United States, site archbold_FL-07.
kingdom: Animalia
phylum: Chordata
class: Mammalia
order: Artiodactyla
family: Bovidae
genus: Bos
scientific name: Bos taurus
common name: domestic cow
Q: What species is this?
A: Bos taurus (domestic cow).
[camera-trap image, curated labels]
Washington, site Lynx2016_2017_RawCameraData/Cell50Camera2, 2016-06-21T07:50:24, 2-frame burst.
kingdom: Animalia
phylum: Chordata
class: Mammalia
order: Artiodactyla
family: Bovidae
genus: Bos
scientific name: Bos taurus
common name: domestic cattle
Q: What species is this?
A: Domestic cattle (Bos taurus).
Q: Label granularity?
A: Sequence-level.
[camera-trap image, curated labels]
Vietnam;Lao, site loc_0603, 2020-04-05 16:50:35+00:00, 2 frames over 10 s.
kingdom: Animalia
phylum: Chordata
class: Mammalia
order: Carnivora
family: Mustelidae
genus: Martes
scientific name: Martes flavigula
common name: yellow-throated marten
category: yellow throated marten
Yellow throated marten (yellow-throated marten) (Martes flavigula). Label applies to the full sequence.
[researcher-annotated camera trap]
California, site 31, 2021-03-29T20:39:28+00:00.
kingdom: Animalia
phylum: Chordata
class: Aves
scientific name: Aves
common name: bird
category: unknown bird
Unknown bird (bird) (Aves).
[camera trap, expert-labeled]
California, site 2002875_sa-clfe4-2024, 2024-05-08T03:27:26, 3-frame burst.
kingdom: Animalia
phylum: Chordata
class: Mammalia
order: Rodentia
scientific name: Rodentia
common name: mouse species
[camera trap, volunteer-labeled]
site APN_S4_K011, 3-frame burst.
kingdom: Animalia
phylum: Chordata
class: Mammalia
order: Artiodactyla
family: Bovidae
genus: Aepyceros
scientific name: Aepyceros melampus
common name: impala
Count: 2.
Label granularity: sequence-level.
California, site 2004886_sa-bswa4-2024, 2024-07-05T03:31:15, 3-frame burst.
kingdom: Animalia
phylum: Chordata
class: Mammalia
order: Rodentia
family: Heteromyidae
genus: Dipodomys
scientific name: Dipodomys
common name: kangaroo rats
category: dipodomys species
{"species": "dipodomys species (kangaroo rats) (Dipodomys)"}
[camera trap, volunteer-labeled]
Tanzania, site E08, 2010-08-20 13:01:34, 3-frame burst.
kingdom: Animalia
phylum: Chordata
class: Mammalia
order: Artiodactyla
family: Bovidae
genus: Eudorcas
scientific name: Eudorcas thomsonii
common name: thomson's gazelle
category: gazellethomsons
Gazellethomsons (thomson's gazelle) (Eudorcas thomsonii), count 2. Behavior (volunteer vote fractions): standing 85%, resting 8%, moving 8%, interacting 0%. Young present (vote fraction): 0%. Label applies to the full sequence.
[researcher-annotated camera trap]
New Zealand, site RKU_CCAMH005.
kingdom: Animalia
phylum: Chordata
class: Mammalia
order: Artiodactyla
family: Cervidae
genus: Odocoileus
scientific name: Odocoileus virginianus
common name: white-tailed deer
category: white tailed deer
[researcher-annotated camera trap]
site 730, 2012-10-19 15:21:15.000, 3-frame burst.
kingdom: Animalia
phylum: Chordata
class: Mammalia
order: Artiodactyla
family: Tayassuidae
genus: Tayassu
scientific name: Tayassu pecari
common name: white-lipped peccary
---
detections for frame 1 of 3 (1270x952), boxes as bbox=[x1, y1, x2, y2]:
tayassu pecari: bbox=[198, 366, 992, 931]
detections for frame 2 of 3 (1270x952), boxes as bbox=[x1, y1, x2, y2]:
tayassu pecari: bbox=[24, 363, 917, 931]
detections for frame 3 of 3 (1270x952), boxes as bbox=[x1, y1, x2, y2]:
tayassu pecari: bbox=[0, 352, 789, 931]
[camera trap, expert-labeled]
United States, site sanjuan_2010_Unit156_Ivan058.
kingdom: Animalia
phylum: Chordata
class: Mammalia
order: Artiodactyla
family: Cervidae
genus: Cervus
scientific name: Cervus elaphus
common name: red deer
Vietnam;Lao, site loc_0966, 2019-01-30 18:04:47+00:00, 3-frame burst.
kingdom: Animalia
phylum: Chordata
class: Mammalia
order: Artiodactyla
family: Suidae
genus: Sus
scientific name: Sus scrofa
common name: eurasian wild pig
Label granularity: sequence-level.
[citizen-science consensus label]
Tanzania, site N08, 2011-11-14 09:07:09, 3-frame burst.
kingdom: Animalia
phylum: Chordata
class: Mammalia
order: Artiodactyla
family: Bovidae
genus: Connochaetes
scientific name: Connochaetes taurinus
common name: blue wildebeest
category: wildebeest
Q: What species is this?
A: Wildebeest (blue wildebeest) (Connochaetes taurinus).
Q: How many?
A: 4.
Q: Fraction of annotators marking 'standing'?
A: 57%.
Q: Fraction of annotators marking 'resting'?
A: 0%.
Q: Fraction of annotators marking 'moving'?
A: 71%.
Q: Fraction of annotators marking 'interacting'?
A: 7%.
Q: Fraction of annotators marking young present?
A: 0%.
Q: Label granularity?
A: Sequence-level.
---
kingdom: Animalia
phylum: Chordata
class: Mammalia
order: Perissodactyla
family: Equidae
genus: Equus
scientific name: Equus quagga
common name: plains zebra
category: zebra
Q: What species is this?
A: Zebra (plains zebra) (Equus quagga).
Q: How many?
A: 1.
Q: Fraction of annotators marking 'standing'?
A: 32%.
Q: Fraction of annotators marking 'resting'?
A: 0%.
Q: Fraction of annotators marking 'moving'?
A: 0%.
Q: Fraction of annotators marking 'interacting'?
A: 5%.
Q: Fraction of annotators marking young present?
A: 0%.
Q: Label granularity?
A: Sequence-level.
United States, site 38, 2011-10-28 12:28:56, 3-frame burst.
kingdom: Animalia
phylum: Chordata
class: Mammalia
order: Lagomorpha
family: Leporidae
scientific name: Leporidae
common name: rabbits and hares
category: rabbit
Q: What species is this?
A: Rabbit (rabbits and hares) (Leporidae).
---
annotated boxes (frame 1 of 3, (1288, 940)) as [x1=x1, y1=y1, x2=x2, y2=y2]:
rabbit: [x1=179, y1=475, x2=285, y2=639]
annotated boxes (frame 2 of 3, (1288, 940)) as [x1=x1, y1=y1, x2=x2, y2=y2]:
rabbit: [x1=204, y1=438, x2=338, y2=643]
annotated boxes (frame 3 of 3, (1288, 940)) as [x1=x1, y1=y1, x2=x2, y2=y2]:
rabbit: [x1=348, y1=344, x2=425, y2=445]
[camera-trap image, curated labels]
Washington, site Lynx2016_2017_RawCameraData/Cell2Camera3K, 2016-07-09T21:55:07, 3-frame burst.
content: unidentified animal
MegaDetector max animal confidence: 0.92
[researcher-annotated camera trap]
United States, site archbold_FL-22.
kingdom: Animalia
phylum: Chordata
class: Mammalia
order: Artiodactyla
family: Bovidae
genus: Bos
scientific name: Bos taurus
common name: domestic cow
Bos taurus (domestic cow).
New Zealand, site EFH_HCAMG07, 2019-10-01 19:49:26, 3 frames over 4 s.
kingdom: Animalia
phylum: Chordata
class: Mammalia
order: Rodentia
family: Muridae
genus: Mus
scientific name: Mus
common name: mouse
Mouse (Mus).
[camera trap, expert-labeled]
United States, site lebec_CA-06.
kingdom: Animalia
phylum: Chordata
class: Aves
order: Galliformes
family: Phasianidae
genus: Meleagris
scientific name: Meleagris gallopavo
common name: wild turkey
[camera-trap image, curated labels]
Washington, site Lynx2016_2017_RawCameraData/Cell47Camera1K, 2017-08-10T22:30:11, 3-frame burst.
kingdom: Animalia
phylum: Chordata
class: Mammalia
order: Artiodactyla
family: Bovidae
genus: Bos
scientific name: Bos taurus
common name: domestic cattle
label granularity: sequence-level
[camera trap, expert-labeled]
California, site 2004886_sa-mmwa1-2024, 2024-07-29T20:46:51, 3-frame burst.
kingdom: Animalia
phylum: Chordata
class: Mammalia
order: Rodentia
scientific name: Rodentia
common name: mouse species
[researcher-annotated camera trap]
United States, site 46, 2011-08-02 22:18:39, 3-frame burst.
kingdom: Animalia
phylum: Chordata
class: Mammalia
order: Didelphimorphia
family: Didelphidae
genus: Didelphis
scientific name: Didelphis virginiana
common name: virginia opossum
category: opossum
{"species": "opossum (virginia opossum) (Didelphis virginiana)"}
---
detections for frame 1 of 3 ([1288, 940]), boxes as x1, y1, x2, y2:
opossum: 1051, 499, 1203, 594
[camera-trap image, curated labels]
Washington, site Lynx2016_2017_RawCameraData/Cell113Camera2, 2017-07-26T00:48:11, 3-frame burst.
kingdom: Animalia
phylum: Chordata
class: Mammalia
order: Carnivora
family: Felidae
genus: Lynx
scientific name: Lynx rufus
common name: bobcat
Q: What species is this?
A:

WORK REQUIRED: Return word for word the lines above from the line with "2017-08-10T22:30:11, 3-frame burst." to the line with "genus: Didelphis", including both and leaving out all others.

FINISHED TASK:
Washington, site Lynx2016_2017_RawCameraData/Cell47Camera1K, 2017-08-10T22:30:11, 3-frame burst.
kingdom: Animalia
phylum: Chordata
class: Mammalia
order: Artiodactyla
family: Bovidae
genus: Bos
scientific name: Bos taurus
common name: domestic cattle
label granularity: sequence-level
[camera trap, expert-labeled]
California, site 2004886_sa-mmwa1-2024, 2024-07-29T20:46:51, 3-frame burst.
kingdom: Animalia
phylum: Chordata
class: Mammalia
order: Rodentia
scientific name: Rodentia
common name: mouse species
[researcher-annotated camera trap]
United States, site 46, 2011-08-02 22:18:39, 3-frame burst.
kingdom: Animalia
phylum: Chordata
class: Mammalia
order: Didelphimorphia
family: Didelphidae
genus: Didelphis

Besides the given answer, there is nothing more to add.